The privileged amongst us

Published 02, Jan, 2018
Author // Bob Leahy - Publisher

Bob Leahy on the tricky business of acknowledging privilege - how it works both for and against those who have it.

The privileged amongst us

Privilege; Definition a special right, advantage, or immunity granted or available only to a particular person or group of people.

I’m a lucky person. I get to go on vacations. I also take a lot of photos while I’m away, not on an expensive camera now, but on my iPhone. It’s become a habit to share some of them on Facebook while I’m away.

I also go to quite a few HIV-related conferences, some in Canada, some further away. Again I take photos and post them on Facebook.

I sometimes feel guilty about doing so. My work intersects with those these less privileged. How will they react, I wonder? Will the photos gender resentment, anger or worse? Should I apologize for them or present a sanitized version of my life which plays down the outward signs of a good life well spent?

The questions go deeper than this. Is my work with, the U=U campaign and elsewhere coloured by the fact that as a white gay male of a certain age who has survived the plague, I undoubtedly come from a position of privilege? Am I able to identify with the vast majority of people living with HIV who do not? Can I ever speak for them? Do biases creep into my work because I enjoy privilege? Should I be acknowledge this, how often and when? Or is privilege best ignored, as most privileged people ignore it, for fear it sounds like boasting rather than an acknowledgement of inequity? Is it best addressed instead by fairness and equitable treatment extended to all?

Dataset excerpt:
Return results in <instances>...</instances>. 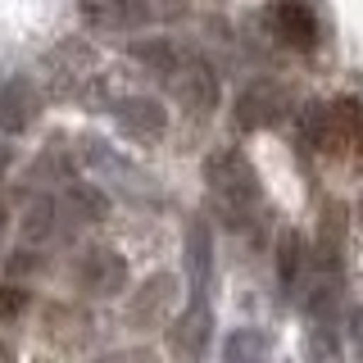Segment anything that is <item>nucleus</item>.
<instances>
[{
    "mask_svg": "<svg viewBox=\"0 0 363 363\" xmlns=\"http://www.w3.org/2000/svg\"><path fill=\"white\" fill-rule=\"evenodd\" d=\"M272 340L264 332H232L223 345V363H268Z\"/></svg>",
    "mask_w": 363,
    "mask_h": 363,
    "instance_id": "15",
    "label": "nucleus"
},
{
    "mask_svg": "<svg viewBox=\"0 0 363 363\" xmlns=\"http://www.w3.org/2000/svg\"><path fill=\"white\" fill-rule=\"evenodd\" d=\"M50 73H55V96H82L86 82H91V50L77 41L60 45V50L50 55Z\"/></svg>",
    "mask_w": 363,
    "mask_h": 363,
    "instance_id": "10",
    "label": "nucleus"
},
{
    "mask_svg": "<svg viewBox=\"0 0 363 363\" xmlns=\"http://www.w3.org/2000/svg\"><path fill=\"white\" fill-rule=\"evenodd\" d=\"M213 340V309H209V291H191V304L182 309L173 323V354L182 363H200L204 350Z\"/></svg>",
    "mask_w": 363,
    "mask_h": 363,
    "instance_id": "5",
    "label": "nucleus"
},
{
    "mask_svg": "<svg viewBox=\"0 0 363 363\" xmlns=\"http://www.w3.org/2000/svg\"><path fill=\"white\" fill-rule=\"evenodd\" d=\"M5 164H9V150H5V145H0V173H5Z\"/></svg>",
    "mask_w": 363,
    "mask_h": 363,
    "instance_id": "18",
    "label": "nucleus"
},
{
    "mask_svg": "<svg viewBox=\"0 0 363 363\" xmlns=\"http://www.w3.org/2000/svg\"><path fill=\"white\" fill-rule=\"evenodd\" d=\"M113 123L132 136V141H159L168 132V109L155 96H118L113 100Z\"/></svg>",
    "mask_w": 363,
    "mask_h": 363,
    "instance_id": "8",
    "label": "nucleus"
},
{
    "mask_svg": "<svg viewBox=\"0 0 363 363\" xmlns=\"http://www.w3.org/2000/svg\"><path fill=\"white\" fill-rule=\"evenodd\" d=\"M304 264H309L304 236L286 232V236H281V245H277V277H281V286H286V295H291V291L304 281Z\"/></svg>",
    "mask_w": 363,
    "mask_h": 363,
    "instance_id": "14",
    "label": "nucleus"
},
{
    "mask_svg": "<svg viewBox=\"0 0 363 363\" xmlns=\"http://www.w3.org/2000/svg\"><path fill=\"white\" fill-rule=\"evenodd\" d=\"M209 272H213V232H209L204 218H196L186 227V277H191V291H209Z\"/></svg>",
    "mask_w": 363,
    "mask_h": 363,
    "instance_id": "12",
    "label": "nucleus"
},
{
    "mask_svg": "<svg viewBox=\"0 0 363 363\" xmlns=\"http://www.w3.org/2000/svg\"><path fill=\"white\" fill-rule=\"evenodd\" d=\"M23 304H28V291H18V286H5V291H0V318H14Z\"/></svg>",
    "mask_w": 363,
    "mask_h": 363,
    "instance_id": "17",
    "label": "nucleus"
},
{
    "mask_svg": "<svg viewBox=\"0 0 363 363\" xmlns=\"http://www.w3.org/2000/svg\"><path fill=\"white\" fill-rule=\"evenodd\" d=\"M173 286H177V281L168 277V272L150 277V281L141 286V295L128 304V323H132V327H155L159 318L168 313V304H173Z\"/></svg>",
    "mask_w": 363,
    "mask_h": 363,
    "instance_id": "11",
    "label": "nucleus"
},
{
    "mask_svg": "<svg viewBox=\"0 0 363 363\" xmlns=\"http://www.w3.org/2000/svg\"><path fill=\"white\" fill-rule=\"evenodd\" d=\"M82 18L100 32H136L155 14L150 0H77Z\"/></svg>",
    "mask_w": 363,
    "mask_h": 363,
    "instance_id": "9",
    "label": "nucleus"
},
{
    "mask_svg": "<svg viewBox=\"0 0 363 363\" xmlns=\"http://www.w3.org/2000/svg\"><path fill=\"white\" fill-rule=\"evenodd\" d=\"M268 32L277 37L281 45H291V50H313L318 45V14L304 0H277V5H268Z\"/></svg>",
    "mask_w": 363,
    "mask_h": 363,
    "instance_id": "7",
    "label": "nucleus"
},
{
    "mask_svg": "<svg viewBox=\"0 0 363 363\" xmlns=\"http://www.w3.org/2000/svg\"><path fill=\"white\" fill-rule=\"evenodd\" d=\"M37 113H41V91L32 77L14 73L0 82V132L5 136H23L37 123Z\"/></svg>",
    "mask_w": 363,
    "mask_h": 363,
    "instance_id": "6",
    "label": "nucleus"
},
{
    "mask_svg": "<svg viewBox=\"0 0 363 363\" xmlns=\"http://www.w3.org/2000/svg\"><path fill=\"white\" fill-rule=\"evenodd\" d=\"M286 113H291V91L281 82H272V77H255L236 96V128H245V132L277 128Z\"/></svg>",
    "mask_w": 363,
    "mask_h": 363,
    "instance_id": "4",
    "label": "nucleus"
},
{
    "mask_svg": "<svg viewBox=\"0 0 363 363\" xmlns=\"http://www.w3.org/2000/svg\"><path fill=\"white\" fill-rule=\"evenodd\" d=\"M91 363H159V359L150 354V350H113V354H100Z\"/></svg>",
    "mask_w": 363,
    "mask_h": 363,
    "instance_id": "16",
    "label": "nucleus"
},
{
    "mask_svg": "<svg viewBox=\"0 0 363 363\" xmlns=\"http://www.w3.org/2000/svg\"><path fill=\"white\" fill-rule=\"evenodd\" d=\"M204 186H209V204L227 232H245L264 213L259 173L241 150H213L204 159Z\"/></svg>",
    "mask_w": 363,
    "mask_h": 363,
    "instance_id": "2",
    "label": "nucleus"
},
{
    "mask_svg": "<svg viewBox=\"0 0 363 363\" xmlns=\"http://www.w3.org/2000/svg\"><path fill=\"white\" fill-rule=\"evenodd\" d=\"M73 281L82 295H96V300H109V295L128 291V259L113 245H91L77 255L73 264Z\"/></svg>",
    "mask_w": 363,
    "mask_h": 363,
    "instance_id": "3",
    "label": "nucleus"
},
{
    "mask_svg": "<svg viewBox=\"0 0 363 363\" xmlns=\"http://www.w3.org/2000/svg\"><path fill=\"white\" fill-rule=\"evenodd\" d=\"M132 60L141 68H150L159 82L177 96L182 109L209 113L213 105H218V73L209 68V60H200V55L186 50V45H177L168 37H150V41L132 45Z\"/></svg>",
    "mask_w": 363,
    "mask_h": 363,
    "instance_id": "1",
    "label": "nucleus"
},
{
    "mask_svg": "<svg viewBox=\"0 0 363 363\" xmlns=\"http://www.w3.org/2000/svg\"><path fill=\"white\" fill-rule=\"evenodd\" d=\"M86 159H91V168H96V173H105L113 182V186L132 191V196H145V191H150V177H141L128 159H118L113 150H105L100 141H86Z\"/></svg>",
    "mask_w": 363,
    "mask_h": 363,
    "instance_id": "13",
    "label": "nucleus"
}]
</instances>
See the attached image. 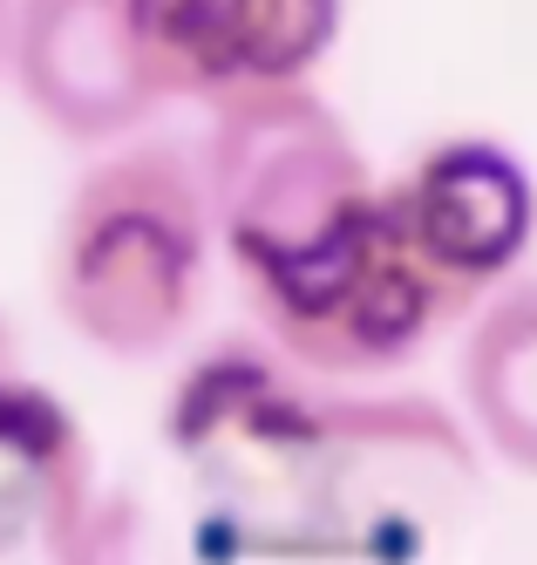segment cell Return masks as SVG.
I'll return each instance as SVG.
<instances>
[{"instance_id": "1", "label": "cell", "mask_w": 537, "mask_h": 565, "mask_svg": "<svg viewBox=\"0 0 537 565\" xmlns=\"http://www.w3.org/2000/svg\"><path fill=\"white\" fill-rule=\"evenodd\" d=\"M212 184L178 143H116L75 178L49 246V300L109 361L171 354L212 279Z\"/></svg>"}, {"instance_id": "2", "label": "cell", "mask_w": 537, "mask_h": 565, "mask_svg": "<svg viewBox=\"0 0 537 565\" xmlns=\"http://www.w3.org/2000/svg\"><path fill=\"white\" fill-rule=\"evenodd\" d=\"M204 184L238 279L313 253L320 238L361 225L382 205L354 130L307 83L218 103L204 137Z\"/></svg>"}, {"instance_id": "3", "label": "cell", "mask_w": 537, "mask_h": 565, "mask_svg": "<svg viewBox=\"0 0 537 565\" xmlns=\"http://www.w3.org/2000/svg\"><path fill=\"white\" fill-rule=\"evenodd\" d=\"M238 287H245L259 334L300 375H326V382L388 375L401 361H416L457 320L442 307V294L422 279V266L401 253L382 205L361 225L320 238L300 259L245 273Z\"/></svg>"}, {"instance_id": "4", "label": "cell", "mask_w": 537, "mask_h": 565, "mask_svg": "<svg viewBox=\"0 0 537 565\" xmlns=\"http://www.w3.org/2000/svg\"><path fill=\"white\" fill-rule=\"evenodd\" d=\"M401 253L449 313H470L517 273L537 232V184L497 137H442L382 184Z\"/></svg>"}, {"instance_id": "5", "label": "cell", "mask_w": 537, "mask_h": 565, "mask_svg": "<svg viewBox=\"0 0 537 565\" xmlns=\"http://www.w3.org/2000/svg\"><path fill=\"white\" fill-rule=\"evenodd\" d=\"M8 62L21 103L68 143H116L171 103L143 0H21Z\"/></svg>"}, {"instance_id": "6", "label": "cell", "mask_w": 537, "mask_h": 565, "mask_svg": "<svg viewBox=\"0 0 537 565\" xmlns=\"http://www.w3.org/2000/svg\"><path fill=\"white\" fill-rule=\"evenodd\" d=\"M341 21L347 0H143L163 96L204 109L313 83Z\"/></svg>"}, {"instance_id": "7", "label": "cell", "mask_w": 537, "mask_h": 565, "mask_svg": "<svg viewBox=\"0 0 537 565\" xmlns=\"http://www.w3.org/2000/svg\"><path fill=\"white\" fill-rule=\"evenodd\" d=\"M89 498V443L68 402L0 361V558L55 545Z\"/></svg>"}, {"instance_id": "8", "label": "cell", "mask_w": 537, "mask_h": 565, "mask_svg": "<svg viewBox=\"0 0 537 565\" xmlns=\"http://www.w3.org/2000/svg\"><path fill=\"white\" fill-rule=\"evenodd\" d=\"M463 409L511 470L537 477V279L483 300L463 341Z\"/></svg>"}, {"instance_id": "9", "label": "cell", "mask_w": 537, "mask_h": 565, "mask_svg": "<svg viewBox=\"0 0 537 565\" xmlns=\"http://www.w3.org/2000/svg\"><path fill=\"white\" fill-rule=\"evenodd\" d=\"M49 552H55V565H178L171 539L157 532V511L130 491L89 498Z\"/></svg>"}, {"instance_id": "10", "label": "cell", "mask_w": 537, "mask_h": 565, "mask_svg": "<svg viewBox=\"0 0 537 565\" xmlns=\"http://www.w3.org/2000/svg\"><path fill=\"white\" fill-rule=\"evenodd\" d=\"M14 8L21 0H0V62H8V42H14Z\"/></svg>"}, {"instance_id": "11", "label": "cell", "mask_w": 537, "mask_h": 565, "mask_svg": "<svg viewBox=\"0 0 537 565\" xmlns=\"http://www.w3.org/2000/svg\"><path fill=\"white\" fill-rule=\"evenodd\" d=\"M0 361H14V334L8 328H0Z\"/></svg>"}]
</instances>
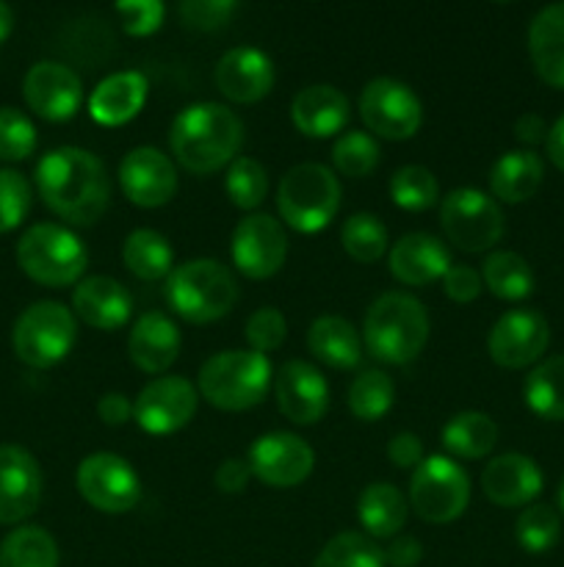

**CHALLENGE:**
Answer these questions from the essay on privilege, one to a line.
1. What device does the writer now use to take photos while away?
2. On which site does the writer post those photos?
3. Which campaign does the writer name in connection with their work?
Please rely only on the essay on privilege, not the material.

**RIGHT ANSWER:**
1. An iPhone.
2. Facebook.
3. The U=U campaign.